One detail they did observe. The bloodthirst-plants were cautiously poking their muzzles from the ground again. They were intelligent enough, yet part of nature enough, to sense when the shell flash was coming, and to retreat underground from it. But the men wasted little time in observing the phenomenon.

‘Is the air calm enough for flight?’ a small bearded man asked the leader. ‘Suppose all the cities containing men have just been destroyed by fire?’

‘We’ve no alternative but to try,’ said the leader. ‘This is our one chance. The next shell flash is many lifetimes away.’ Yet he paused before climbing into the glider, as if to hear what his friends had to say at this solemn moment.

The bearded man perhaps regretted his hesitations in the face of the other’s courage.

‘Yes, of course you must go,’ he said. ‘Somehow we have to get word of what is happening here back to the far past. Stoker has to be informed.’

The scientist standing next to him said, in sorrowful disagreement, ‘Yet all the old legends say that Dracula destroyed Stoker.’

The leader answered firmly, addressing them all, with the sense of parting heavy upon them. ‘We have argued the situation through sufficiently.

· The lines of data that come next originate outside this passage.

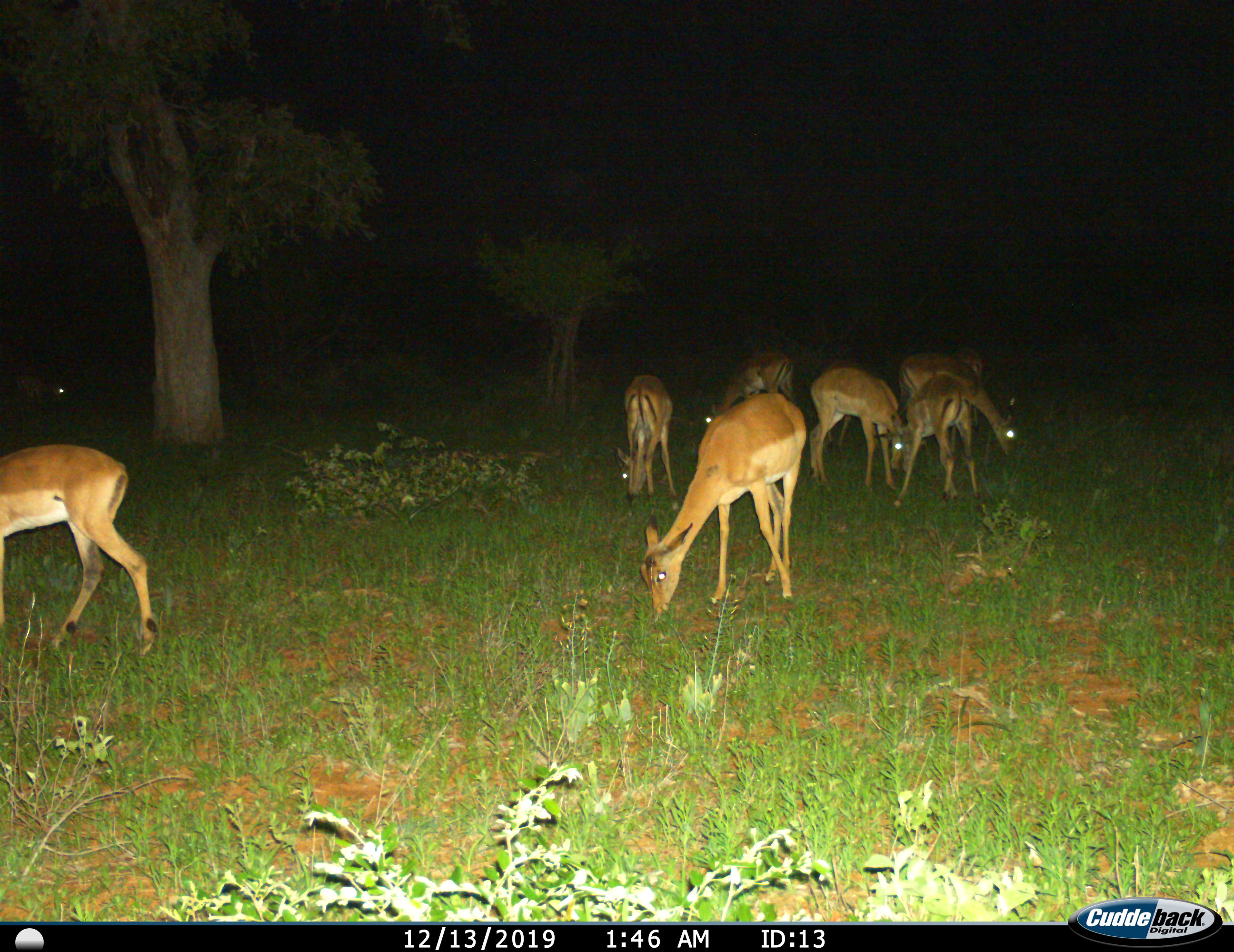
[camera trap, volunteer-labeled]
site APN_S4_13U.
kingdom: Animalia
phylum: Chordata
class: Mammalia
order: Artiodactyla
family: Bovidae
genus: Aepyceros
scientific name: Aepyceros melampus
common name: impala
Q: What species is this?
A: Impala (Aepyceros melampus).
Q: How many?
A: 7.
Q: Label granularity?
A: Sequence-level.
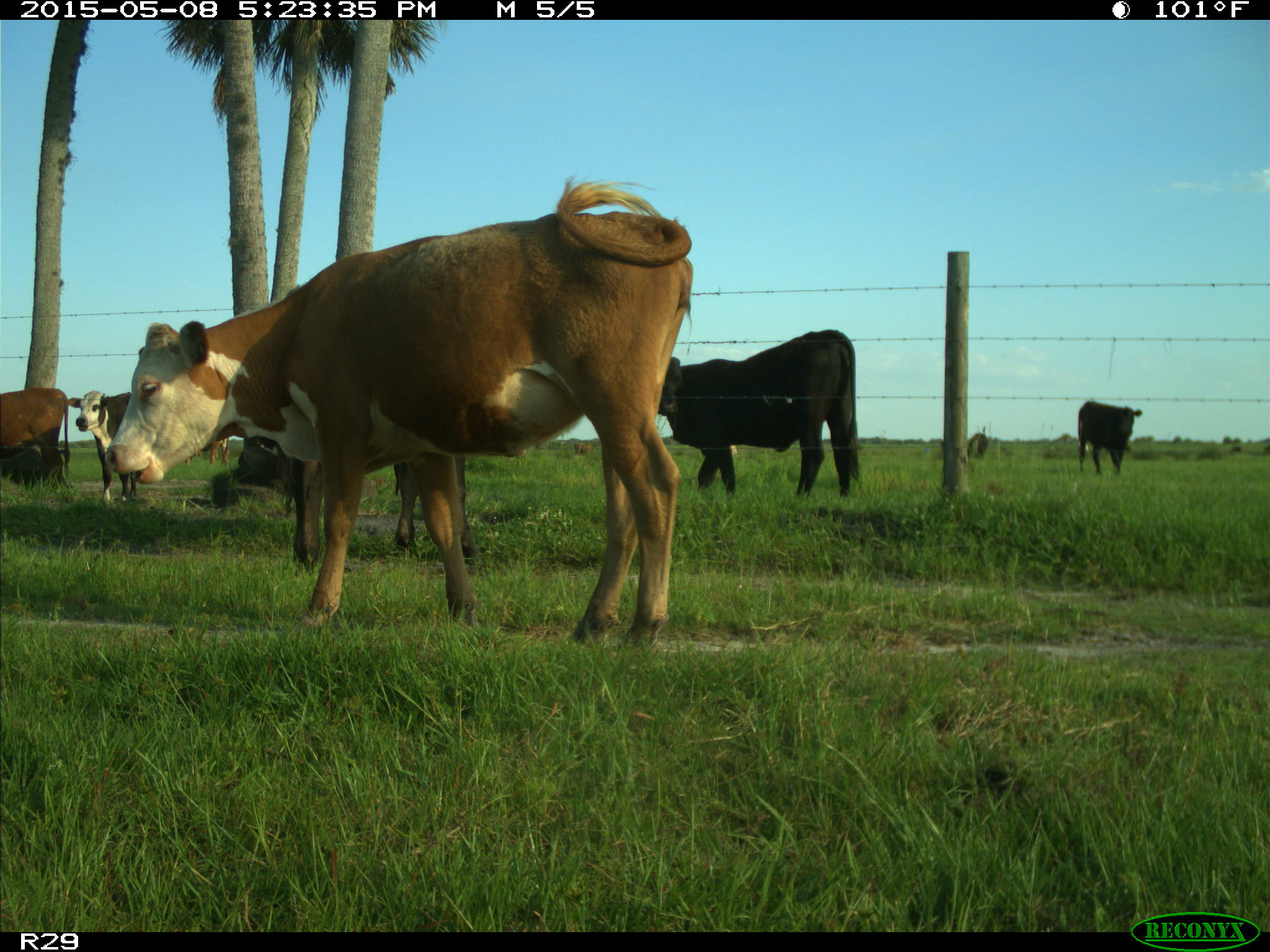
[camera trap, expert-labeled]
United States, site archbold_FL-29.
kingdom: Animalia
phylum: Chordata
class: Mammalia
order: Artiodactyla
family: Bovidae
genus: Bos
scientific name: Bos taurus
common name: domestic cow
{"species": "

Those old legends may be wrong, for we well understand how history can be changed. Our given three-dimensional space is only one dimension within the universe’s four-dimensional space. Time is a flexible element within it. No particle has a definite path, as the uncertainty principle states. We have been enslaved here at the end of the world in order to help generate the colossal voltages the Fleet Ones require to regiment those paths. I shall seek out the other end of their trail – and there I believe the legendary Stoker is to be found. It is Stoker after all who is one of Earth’s heroes, the stoker – as his name implies – who brought fire with which to burn out a great chance for all mankind.’

‘So he did,’ agreed the others, almost in chorus. And one of them, the youngest, added, ‘After all, this horrendous present, according to the laws of chaos, is a probability only, not an actuality. History can be changed.’

The leader made to step into the glider. Again the bearded man detained him.

‘Just wait till these winds have died. The glider will have a better chance then.’

‘And then the Fleet Ones will be back on the attack. It’s necessary that I go now.’

He looked searchingly into their faces. ‘I know you will suffer for this. My regret is that we were unable to fashion a plane large enough to carry all four of us. Always remember – I shall succeed or die in the attempt.’

‘There are states far worse than death where the Fleet Ones are concerned,’ said the bearded man, mustering a smile. He made to shake the leader’s hand, changed his mind, and embraced him warmly instead.

‘Farewell, Alwyn. God’s grace guide you.’

The leader stepped into the machine.